Segment Start: Task input

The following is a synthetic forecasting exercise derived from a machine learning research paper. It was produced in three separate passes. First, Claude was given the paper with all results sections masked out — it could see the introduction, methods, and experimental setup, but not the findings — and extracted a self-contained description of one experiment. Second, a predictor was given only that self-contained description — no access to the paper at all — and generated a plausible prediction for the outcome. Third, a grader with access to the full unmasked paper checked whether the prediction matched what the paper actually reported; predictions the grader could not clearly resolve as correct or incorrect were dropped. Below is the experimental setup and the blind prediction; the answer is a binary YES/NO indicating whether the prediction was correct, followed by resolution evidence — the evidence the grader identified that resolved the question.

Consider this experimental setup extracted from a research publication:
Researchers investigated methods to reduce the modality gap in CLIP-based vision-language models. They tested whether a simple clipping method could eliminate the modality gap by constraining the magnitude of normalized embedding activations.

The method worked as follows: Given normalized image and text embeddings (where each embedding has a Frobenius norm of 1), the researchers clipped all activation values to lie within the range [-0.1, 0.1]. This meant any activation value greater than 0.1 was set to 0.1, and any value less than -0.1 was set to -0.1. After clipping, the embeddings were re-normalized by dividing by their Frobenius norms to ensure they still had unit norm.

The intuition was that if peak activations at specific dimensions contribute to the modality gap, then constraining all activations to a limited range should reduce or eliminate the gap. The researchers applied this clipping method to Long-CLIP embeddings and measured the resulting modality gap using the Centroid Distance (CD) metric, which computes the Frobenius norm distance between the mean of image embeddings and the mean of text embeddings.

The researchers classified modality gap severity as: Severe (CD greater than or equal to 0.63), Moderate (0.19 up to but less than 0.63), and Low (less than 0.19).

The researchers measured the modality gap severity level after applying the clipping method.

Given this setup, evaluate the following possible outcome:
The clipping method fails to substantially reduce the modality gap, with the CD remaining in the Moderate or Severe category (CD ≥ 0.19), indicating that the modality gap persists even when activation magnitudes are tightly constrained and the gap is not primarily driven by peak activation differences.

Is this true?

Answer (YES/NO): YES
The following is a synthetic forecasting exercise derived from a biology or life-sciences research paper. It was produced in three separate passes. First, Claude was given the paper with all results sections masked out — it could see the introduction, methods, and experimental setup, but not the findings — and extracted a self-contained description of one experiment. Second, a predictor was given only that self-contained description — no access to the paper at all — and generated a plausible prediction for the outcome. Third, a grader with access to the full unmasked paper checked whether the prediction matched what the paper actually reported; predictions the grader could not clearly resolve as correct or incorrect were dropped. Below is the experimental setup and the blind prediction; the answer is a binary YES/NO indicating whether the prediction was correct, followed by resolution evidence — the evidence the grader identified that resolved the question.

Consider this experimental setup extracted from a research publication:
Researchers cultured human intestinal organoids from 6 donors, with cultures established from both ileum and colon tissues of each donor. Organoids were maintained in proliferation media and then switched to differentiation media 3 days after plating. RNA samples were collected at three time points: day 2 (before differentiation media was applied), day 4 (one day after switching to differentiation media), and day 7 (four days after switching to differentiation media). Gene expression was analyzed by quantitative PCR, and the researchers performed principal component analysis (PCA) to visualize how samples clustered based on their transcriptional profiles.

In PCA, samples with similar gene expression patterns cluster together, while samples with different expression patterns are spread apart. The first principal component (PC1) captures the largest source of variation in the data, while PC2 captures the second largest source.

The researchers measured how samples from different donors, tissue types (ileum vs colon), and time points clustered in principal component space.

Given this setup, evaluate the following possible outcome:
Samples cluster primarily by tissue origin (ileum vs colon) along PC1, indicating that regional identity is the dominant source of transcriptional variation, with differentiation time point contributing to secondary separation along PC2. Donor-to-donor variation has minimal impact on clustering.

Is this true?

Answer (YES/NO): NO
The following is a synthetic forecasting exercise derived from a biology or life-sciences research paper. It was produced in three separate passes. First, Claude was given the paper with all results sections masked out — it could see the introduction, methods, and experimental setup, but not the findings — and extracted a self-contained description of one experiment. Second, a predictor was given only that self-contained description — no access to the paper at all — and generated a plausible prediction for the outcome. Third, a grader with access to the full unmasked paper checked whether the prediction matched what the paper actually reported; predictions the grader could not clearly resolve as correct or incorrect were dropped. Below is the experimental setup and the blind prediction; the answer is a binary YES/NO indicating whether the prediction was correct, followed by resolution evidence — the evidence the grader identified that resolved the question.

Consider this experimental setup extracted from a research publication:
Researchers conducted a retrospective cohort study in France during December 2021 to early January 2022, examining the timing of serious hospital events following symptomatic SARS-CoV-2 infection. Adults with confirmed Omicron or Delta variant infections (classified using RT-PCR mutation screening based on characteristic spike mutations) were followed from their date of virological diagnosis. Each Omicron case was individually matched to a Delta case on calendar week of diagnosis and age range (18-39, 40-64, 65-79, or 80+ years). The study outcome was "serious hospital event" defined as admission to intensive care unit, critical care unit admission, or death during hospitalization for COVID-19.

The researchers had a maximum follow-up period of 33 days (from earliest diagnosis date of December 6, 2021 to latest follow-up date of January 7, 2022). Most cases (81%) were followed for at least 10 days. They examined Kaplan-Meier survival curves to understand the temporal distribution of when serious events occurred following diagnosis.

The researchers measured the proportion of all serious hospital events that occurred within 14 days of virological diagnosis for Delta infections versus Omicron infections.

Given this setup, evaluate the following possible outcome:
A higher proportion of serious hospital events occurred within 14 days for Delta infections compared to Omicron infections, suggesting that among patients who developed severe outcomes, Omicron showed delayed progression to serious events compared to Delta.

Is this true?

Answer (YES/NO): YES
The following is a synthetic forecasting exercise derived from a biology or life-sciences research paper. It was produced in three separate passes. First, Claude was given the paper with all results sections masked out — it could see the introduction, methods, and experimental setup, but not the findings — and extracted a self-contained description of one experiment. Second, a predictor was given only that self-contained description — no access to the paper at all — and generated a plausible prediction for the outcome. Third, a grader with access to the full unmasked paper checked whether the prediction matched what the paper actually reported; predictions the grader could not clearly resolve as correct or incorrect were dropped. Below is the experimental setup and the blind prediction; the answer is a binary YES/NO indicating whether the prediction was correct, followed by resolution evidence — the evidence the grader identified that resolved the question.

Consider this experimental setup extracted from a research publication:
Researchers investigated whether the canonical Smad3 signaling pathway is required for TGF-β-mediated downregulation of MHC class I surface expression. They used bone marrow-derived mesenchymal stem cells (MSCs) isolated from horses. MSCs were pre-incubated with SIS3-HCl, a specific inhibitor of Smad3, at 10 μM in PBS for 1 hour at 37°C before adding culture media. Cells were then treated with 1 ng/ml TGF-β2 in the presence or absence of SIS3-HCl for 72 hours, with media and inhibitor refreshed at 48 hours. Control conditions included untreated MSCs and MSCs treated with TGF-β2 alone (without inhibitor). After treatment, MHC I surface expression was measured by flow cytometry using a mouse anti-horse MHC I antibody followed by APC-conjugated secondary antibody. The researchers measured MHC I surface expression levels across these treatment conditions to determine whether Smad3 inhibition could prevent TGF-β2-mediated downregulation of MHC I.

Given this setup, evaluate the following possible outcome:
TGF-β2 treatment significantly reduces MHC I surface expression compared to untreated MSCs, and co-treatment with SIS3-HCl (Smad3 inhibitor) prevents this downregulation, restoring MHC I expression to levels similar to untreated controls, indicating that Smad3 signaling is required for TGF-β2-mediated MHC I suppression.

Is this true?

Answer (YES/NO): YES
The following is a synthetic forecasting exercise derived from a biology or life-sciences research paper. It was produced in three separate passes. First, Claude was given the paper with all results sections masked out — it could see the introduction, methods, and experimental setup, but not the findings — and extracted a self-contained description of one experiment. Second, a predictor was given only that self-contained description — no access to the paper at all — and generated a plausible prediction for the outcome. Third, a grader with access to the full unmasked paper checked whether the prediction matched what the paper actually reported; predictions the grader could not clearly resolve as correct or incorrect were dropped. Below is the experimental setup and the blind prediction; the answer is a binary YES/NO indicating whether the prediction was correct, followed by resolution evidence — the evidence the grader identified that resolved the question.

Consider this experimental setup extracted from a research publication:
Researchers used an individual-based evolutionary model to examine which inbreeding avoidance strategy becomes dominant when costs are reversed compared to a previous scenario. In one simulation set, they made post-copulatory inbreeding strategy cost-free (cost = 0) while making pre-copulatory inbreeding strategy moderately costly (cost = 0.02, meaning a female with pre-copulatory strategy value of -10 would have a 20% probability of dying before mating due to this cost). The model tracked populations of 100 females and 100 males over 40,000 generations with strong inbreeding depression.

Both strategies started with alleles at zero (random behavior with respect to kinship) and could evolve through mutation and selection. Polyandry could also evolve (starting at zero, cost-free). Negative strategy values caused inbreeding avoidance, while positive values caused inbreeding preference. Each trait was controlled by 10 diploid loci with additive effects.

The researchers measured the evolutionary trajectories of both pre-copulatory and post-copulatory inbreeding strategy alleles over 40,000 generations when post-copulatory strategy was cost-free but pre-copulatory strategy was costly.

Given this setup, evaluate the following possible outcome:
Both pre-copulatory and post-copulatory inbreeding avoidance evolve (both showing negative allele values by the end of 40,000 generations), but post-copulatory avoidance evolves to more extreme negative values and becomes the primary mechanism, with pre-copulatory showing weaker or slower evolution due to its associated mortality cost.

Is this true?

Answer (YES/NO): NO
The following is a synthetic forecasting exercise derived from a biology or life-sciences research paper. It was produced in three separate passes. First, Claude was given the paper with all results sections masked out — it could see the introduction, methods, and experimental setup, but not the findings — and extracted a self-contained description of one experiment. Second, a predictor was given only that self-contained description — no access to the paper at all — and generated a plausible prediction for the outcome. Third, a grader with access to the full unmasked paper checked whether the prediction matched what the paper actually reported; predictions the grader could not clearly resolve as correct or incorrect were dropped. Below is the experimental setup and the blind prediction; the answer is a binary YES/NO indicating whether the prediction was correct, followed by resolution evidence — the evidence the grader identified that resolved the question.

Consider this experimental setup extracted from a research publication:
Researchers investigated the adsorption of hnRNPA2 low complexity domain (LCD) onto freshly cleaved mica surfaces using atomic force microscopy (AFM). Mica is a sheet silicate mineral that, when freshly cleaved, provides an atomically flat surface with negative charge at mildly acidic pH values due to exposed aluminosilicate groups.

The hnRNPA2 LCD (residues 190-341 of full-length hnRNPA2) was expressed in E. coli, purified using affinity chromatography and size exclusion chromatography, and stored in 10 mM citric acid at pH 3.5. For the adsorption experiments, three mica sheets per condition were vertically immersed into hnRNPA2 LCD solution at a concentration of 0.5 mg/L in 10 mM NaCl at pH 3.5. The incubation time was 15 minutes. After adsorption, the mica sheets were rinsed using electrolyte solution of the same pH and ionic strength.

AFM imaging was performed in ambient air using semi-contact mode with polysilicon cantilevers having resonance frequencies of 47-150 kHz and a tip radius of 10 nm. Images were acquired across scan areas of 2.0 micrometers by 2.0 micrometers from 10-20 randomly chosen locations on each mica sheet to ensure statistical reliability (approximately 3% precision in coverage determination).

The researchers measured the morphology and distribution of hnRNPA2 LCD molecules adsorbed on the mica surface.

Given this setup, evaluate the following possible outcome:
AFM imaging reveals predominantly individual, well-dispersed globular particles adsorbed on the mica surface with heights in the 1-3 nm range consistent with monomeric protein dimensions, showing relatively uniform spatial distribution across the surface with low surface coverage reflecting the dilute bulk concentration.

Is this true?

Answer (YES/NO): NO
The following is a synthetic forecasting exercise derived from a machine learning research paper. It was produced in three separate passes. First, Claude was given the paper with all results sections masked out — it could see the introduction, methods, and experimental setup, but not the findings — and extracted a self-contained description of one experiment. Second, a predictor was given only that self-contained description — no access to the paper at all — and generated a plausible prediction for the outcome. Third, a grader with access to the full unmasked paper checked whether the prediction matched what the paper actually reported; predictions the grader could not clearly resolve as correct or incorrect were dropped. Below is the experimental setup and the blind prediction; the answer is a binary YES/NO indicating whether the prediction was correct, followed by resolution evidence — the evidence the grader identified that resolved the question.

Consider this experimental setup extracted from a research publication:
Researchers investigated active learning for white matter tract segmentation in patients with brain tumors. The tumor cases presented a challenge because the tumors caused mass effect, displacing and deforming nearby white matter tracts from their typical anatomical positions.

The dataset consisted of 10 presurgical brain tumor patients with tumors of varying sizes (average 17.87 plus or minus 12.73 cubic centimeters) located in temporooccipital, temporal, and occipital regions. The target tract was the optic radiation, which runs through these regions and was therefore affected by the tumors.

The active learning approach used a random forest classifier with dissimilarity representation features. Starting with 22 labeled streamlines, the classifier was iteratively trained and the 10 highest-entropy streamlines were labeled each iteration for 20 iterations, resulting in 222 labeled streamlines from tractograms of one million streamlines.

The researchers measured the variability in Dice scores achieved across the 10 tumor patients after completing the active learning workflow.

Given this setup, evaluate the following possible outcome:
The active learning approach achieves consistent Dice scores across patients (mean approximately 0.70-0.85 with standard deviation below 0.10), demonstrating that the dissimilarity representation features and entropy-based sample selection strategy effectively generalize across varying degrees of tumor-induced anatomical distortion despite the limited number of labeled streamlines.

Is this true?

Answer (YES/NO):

Segment End: Task input

* Activity:
Go through the entries and copy each line holding the string "severity".

* Exercise response:
The researchers classified modality gap severity as: Severe (CD greater than or equal to 0.63), Moderate (0.19 up to but less than 0.63), and Low (less than 0.19).
The researchers measured the modality gap severity level after applying the clipping method.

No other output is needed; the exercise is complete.